Summary: Google's Agent Quality & Evaluation Framework

This post continues our coverage of Google’s agent whitepaper series, following Introduction to Agents, Agent Tools & MCP, and Context Engineering. This fourth installment tackles perhaps the most critical challenge: how do we know if an agent is actually good?

Source: Agent Quality (PDF) by Google, November 2025

Why Agent Quality Demands a New Approach

Traditional software testing is deterministic: given input X, expect output Y. A function either passes or fails. But AI agents break this model entirely. Their non-deterministic nature means the same input can produce different (yet equally valid) outputs.

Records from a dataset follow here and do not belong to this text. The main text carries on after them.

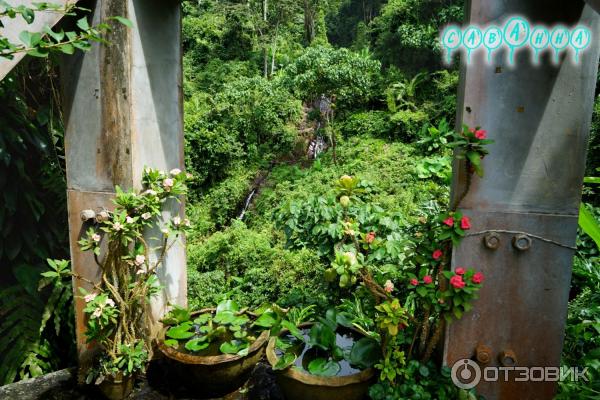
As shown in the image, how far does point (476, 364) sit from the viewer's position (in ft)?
6.90

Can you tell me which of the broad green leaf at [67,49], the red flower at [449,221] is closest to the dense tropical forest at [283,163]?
the red flower at [449,221]

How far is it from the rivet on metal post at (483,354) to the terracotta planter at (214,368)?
1157mm

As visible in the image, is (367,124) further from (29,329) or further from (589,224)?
(29,329)

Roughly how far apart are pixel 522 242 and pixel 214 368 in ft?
5.74

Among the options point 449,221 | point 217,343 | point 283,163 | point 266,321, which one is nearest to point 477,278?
point 449,221

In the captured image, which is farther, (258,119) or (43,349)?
(258,119)

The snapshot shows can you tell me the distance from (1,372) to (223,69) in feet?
37.9

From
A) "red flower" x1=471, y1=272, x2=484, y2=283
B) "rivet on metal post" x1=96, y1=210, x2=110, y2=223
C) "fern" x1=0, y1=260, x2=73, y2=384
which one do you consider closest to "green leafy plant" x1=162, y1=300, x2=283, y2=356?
"rivet on metal post" x1=96, y1=210, x2=110, y2=223

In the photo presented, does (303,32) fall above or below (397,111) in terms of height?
above

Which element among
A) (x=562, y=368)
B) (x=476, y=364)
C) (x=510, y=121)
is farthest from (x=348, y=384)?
(x=510, y=121)

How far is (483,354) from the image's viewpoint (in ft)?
6.78

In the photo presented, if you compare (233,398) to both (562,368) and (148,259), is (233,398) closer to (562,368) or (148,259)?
(148,259)

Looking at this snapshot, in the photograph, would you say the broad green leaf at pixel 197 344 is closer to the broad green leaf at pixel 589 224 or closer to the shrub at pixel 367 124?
the broad green leaf at pixel 589 224

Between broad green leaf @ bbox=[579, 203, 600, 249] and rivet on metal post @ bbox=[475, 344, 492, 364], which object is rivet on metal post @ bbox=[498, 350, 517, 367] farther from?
broad green leaf @ bbox=[579, 203, 600, 249]
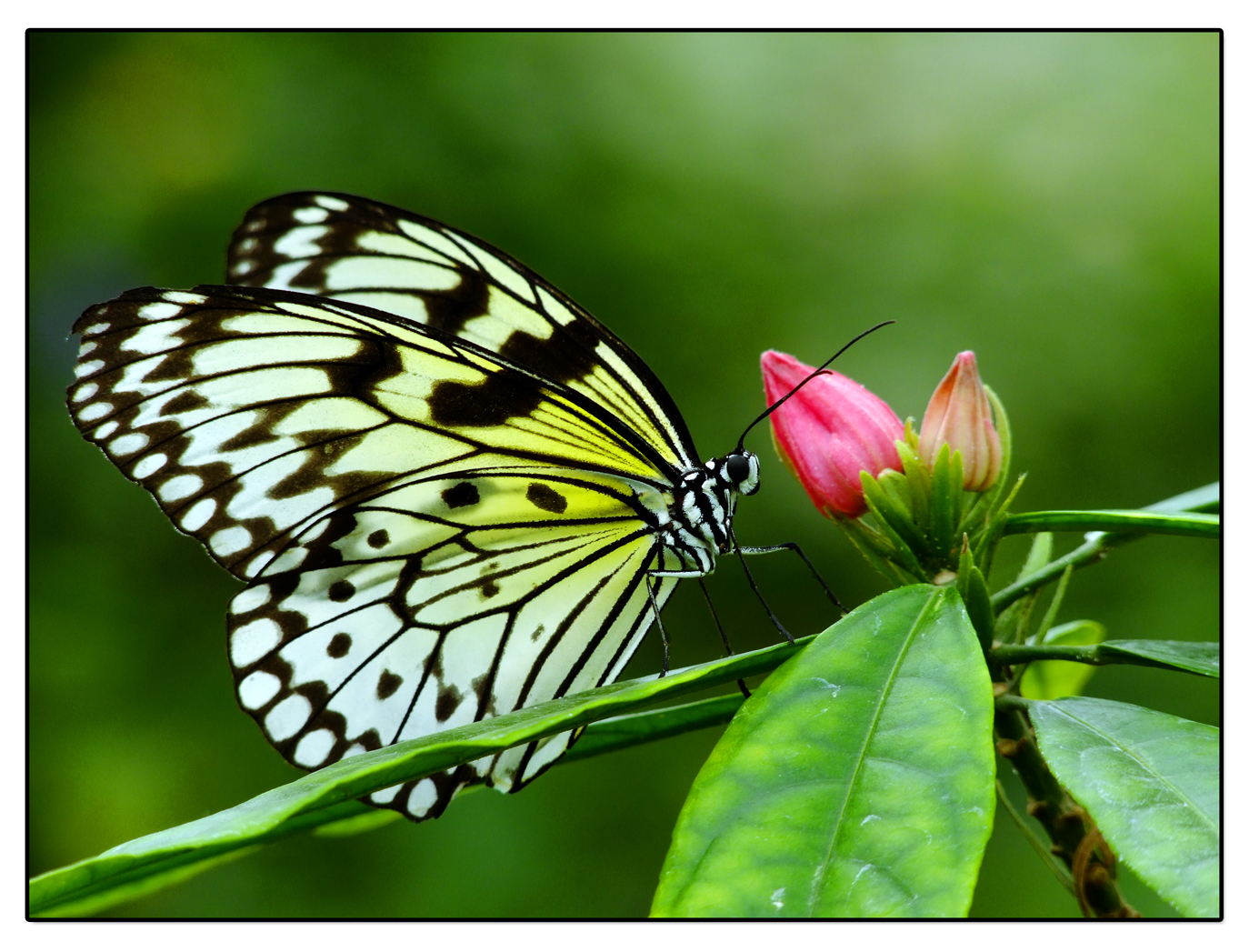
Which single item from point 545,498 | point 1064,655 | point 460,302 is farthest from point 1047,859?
point 460,302

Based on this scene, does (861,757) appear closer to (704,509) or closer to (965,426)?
(965,426)

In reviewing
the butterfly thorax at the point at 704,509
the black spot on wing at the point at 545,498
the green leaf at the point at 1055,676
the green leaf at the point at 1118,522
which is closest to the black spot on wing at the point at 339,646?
the black spot on wing at the point at 545,498

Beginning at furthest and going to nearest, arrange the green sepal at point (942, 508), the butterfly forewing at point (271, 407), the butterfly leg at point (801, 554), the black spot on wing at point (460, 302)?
the black spot on wing at point (460, 302) → the butterfly forewing at point (271, 407) → the butterfly leg at point (801, 554) → the green sepal at point (942, 508)

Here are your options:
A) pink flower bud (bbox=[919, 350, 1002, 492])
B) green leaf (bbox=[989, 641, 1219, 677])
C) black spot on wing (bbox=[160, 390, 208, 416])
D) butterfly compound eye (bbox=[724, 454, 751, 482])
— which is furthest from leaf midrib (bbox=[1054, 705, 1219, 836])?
black spot on wing (bbox=[160, 390, 208, 416])

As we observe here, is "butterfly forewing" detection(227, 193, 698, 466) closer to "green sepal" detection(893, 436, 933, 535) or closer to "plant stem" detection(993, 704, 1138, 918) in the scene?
"green sepal" detection(893, 436, 933, 535)

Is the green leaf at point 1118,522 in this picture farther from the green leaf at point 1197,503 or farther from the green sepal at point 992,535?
the green leaf at point 1197,503
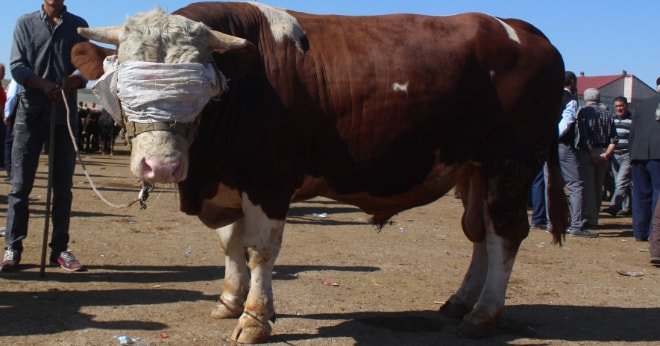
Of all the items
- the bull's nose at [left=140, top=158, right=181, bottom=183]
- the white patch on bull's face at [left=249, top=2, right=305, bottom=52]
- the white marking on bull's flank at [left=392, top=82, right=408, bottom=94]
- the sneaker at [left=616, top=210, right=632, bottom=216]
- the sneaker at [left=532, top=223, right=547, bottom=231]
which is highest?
the white patch on bull's face at [left=249, top=2, right=305, bottom=52]

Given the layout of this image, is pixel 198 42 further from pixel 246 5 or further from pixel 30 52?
pixel 30 52

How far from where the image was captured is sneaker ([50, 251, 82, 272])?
6.80 m

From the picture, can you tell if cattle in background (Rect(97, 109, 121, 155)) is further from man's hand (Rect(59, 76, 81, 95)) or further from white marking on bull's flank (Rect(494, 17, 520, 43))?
white marking on bull's flank (Rect(494, 17, 520, 43))

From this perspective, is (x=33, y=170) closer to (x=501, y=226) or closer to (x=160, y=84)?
(x=160, y=84)

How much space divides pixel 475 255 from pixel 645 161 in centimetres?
538

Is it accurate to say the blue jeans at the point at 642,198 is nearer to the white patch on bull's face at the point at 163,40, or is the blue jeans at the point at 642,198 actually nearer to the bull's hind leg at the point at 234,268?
the bull's hind leg at the point at 234,268

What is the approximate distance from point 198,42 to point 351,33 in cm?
131

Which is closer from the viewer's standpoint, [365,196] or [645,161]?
[365,196]

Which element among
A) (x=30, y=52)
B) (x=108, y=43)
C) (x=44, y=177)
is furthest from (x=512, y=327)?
(x=44, y=177)

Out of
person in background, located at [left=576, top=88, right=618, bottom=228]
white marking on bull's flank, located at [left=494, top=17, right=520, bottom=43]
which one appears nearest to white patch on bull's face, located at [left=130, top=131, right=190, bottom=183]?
white marking on bull's flank, located at [left=494, top=17, right=520, bottom=43]

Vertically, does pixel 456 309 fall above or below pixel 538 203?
below

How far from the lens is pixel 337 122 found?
5.21 metres

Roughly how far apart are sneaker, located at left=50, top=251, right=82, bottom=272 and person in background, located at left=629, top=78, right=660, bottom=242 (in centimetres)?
692

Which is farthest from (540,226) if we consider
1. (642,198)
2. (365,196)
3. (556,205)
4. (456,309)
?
(365,196)
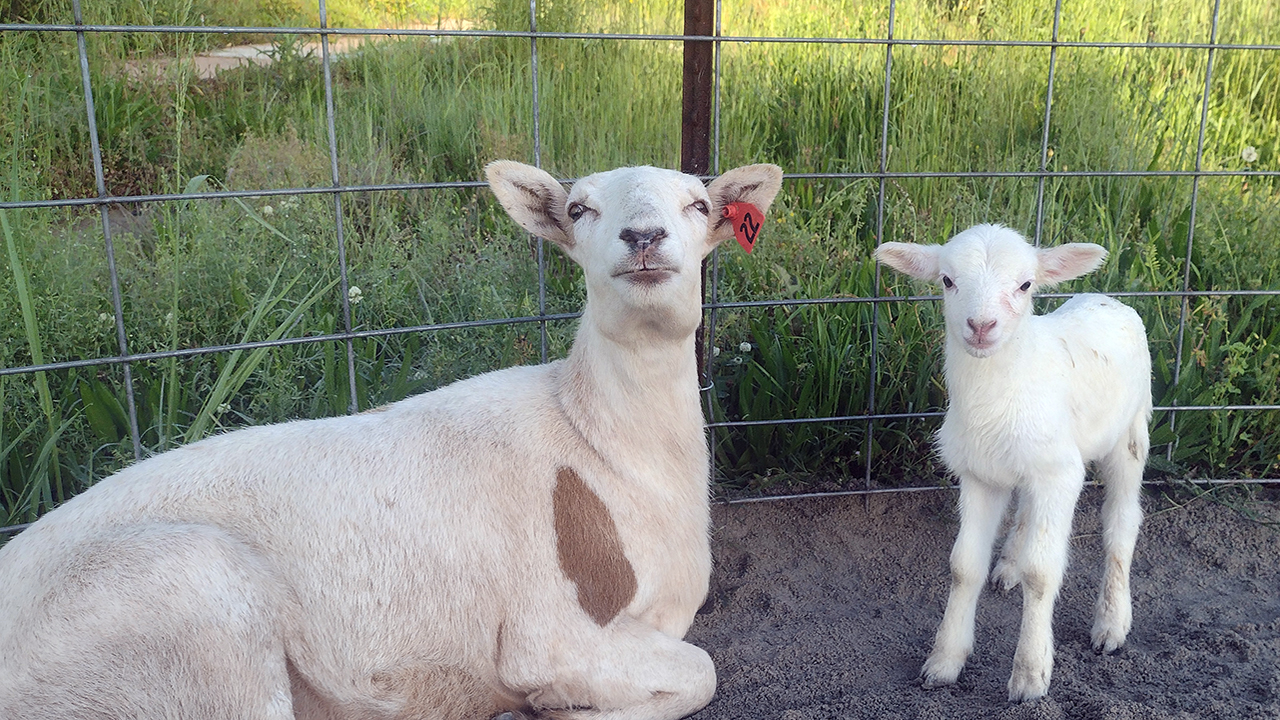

An agent can pass 100 unit tests and still fail catastrophically in production - not because of a bug in the code, but because of a flaw in its judgment.

The whitepaper frames this shift powerfully:

Traditional software verification asks: “Did we build the product right?” Modern AI evaluation must ask: “Did we build the right product?”

The Delivery Truck vs Formula 1 Analogy

Think of traditional software as a delivery truck. Quality assurance is a checklist: Did the engine start? Did it follow the fixed route? Was it on time?

An AI agent is more like a Formula 1 race car. Success depends on dynamic judgment. Evaluation cannot be a simple checklist - it requires continuous telemetry to judge every decision, from fuel consumption to braking strategy.

flowchart TB
    subgraph Traditional["Traditional Software (Delivery Truck)"]
        direction LR
        T1["Fixed Input"] --> T2["Deterministic Logic"] --> T3["Expected Output"]
    end

    subgraph Agent["AI Agent (F1 Race Car)"]
        direction LR
        A1["User Intent"] --> A2["Dynamic Reasoning"] --> A3["Variable Paths"]
        A3 --> A4["Adaptive Output"]
    end

    classDef blueClass fill:#4A90E2,stroke:#333,stroke-width:2px,color:#fff
    classDef orangeClass fill:#F39C12,stroke:#333,stroke-width:2px,color:#fff
    classDef greenClass fill:#27AE60,stroke:#333,stroke-width:2px,color:#fff

    class T1,T2,T3 blueClass
    class A1,A2,A3,A4 orangeClass

Agent Failure Modes

Unlike traditional software that crashes with explicit errors, agents fail silently. The system keeps running, API calls return 200 OK, outputs look plausible - but they’re profoundly wrong.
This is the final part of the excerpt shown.